▶ **WHAT IS REQUIRED**:
From the data underneath, reproduce exactly the stretch that begins at the line with "Trotz Regens haben" and ends after the line with "fichier 20100319_1024_d993_route_virage_derriere-0.jpg".

▶ **EXERCISE INPUTS**:
Content starts
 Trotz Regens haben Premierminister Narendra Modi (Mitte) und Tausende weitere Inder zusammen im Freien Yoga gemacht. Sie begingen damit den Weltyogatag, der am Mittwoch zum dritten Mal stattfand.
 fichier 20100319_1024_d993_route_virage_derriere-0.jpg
Content ends
Content starts
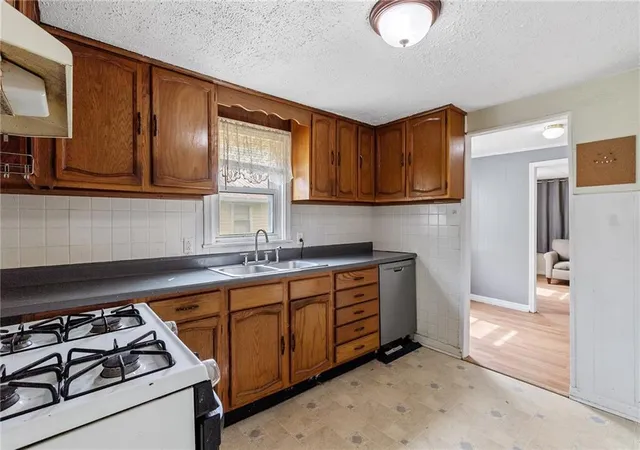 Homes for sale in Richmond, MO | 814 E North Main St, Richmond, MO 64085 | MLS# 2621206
Content ends
▶ **ANSWER TO THE EXERCISE**:
 Trotz Regens haben Premierminister Narendra Modi (Mitte) und Tausende weitere Inder zusammen im Freien Yoga gemacht. Sie begingen damit den Weltyogatag, der am Mittwoch zum dritten Mal stattfand.
 fichier 20100319_1024_d993_route_virage_derriere-0.jpg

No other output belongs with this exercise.